Ce à quoi nous assistons en somme avec l’avènement du surmusulman, c’est à un décrochage socio-politique ou une désidentification d’individus perdus dans un monde qui ne donne plus de repères et qui s’accrochent, par une néo-identification ou une réidentification (un born again) à un autre modèle (« le ressort utilisé par les prédicateurs ») et, pour certains, par une « inidentification » qui leur fait hâter la passage à l’au-delà du monde par un « furieux désir de sacrifice ». C’est d’autant plus important que le phénomène touche surtout des jeunes en pleine « transition subjective juvénile » et plus particulièrement « ceux dont [ce] passage est difficile à cause des failles personnelles qui résultent d’accidents dans leur vie ou/et de défaillances dans leur environnement familial et social ».
Comment se fait le « dégagement du surmusulman » ? L’auteur évoque deux types de solutions : l’une que l’on devine seulement comme à construire en réponse aux « opérateurs fondamentaux de la séduction narcissique des idéaux de l’offre de radicalisation ». A savoir, « La justice identitaire », « La dignification », « Le repentir et la purification », « La restauration du sujet » collectif, « la « régénération » dans le monde adulte et le « passage à vide » du sens.
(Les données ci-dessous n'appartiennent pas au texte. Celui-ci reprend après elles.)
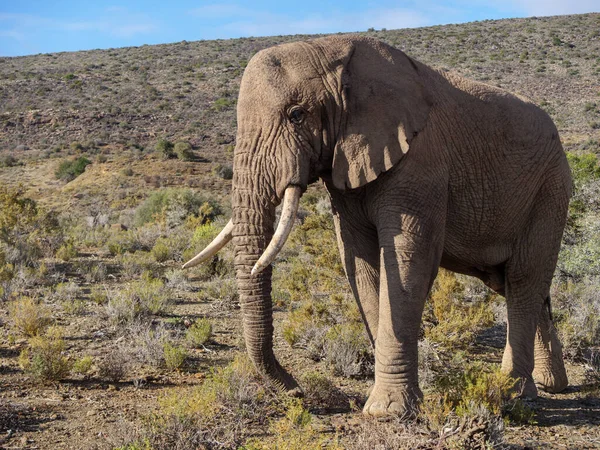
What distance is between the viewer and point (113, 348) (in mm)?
7227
Ce sont là des sortes de marqueurs qui peuvent faire réfléchir à la construction d’une réponse sociale et politique (qui dépasse à vrai dire largement le phénomène islamiste en tant que tel) et qui soit autre que celle d’une « déradicalisation » (qui peut se révéler illusoire). L’autre solution est plus historique et déborde l’actualité événementielle de tel ou tel territoire : c’est un « effet de miroir » pour les populations concernées (ce qui fut l’objet du printemps arabe en Tunisie par exemple). L’« effet de miroir », c’est l’effet d’une « révélation » de ce qui a été occulté pendant des années, à savoir une « puissance de l’assujettissement [qui] réside dans la captation des sujets dans le corps imaginaire [d’un] despote ». Cet effet a lieu quand le corps despotique fait place à une « surface réfléchissante » où les individus se confrontent à leurs visages et au paysage de leurs rapports, c’est-à-dire quand ils arrivent à se dégager de « la représentation du nous, prisonnière du principe d’identité », « en ouvrant dans l’espace public un théâtre de vérités sociales ». C’est l’expérience de la négativité et de l’angoisse pour les sujets, individuels ou collectifs, qui les replacent dans la relativité des processus historiques et la « volonté réfléchie » qui doit régir la vie ensemble.
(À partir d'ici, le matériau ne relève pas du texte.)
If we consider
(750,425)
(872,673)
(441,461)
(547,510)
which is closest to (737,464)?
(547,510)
La contribution de Fethi Benslama (et ce n’est pas la première) aux débats actuels sur l’islamisme est plus qu’intelligente et plus qu’utile, elle est capitale dans le moment de mutation anthropologique que connaît le monde. Elle allie lecture clinique, lecture historique et lecture politique de l’un des symptômes les plus ahurissants de ce qui nous arrive à tous.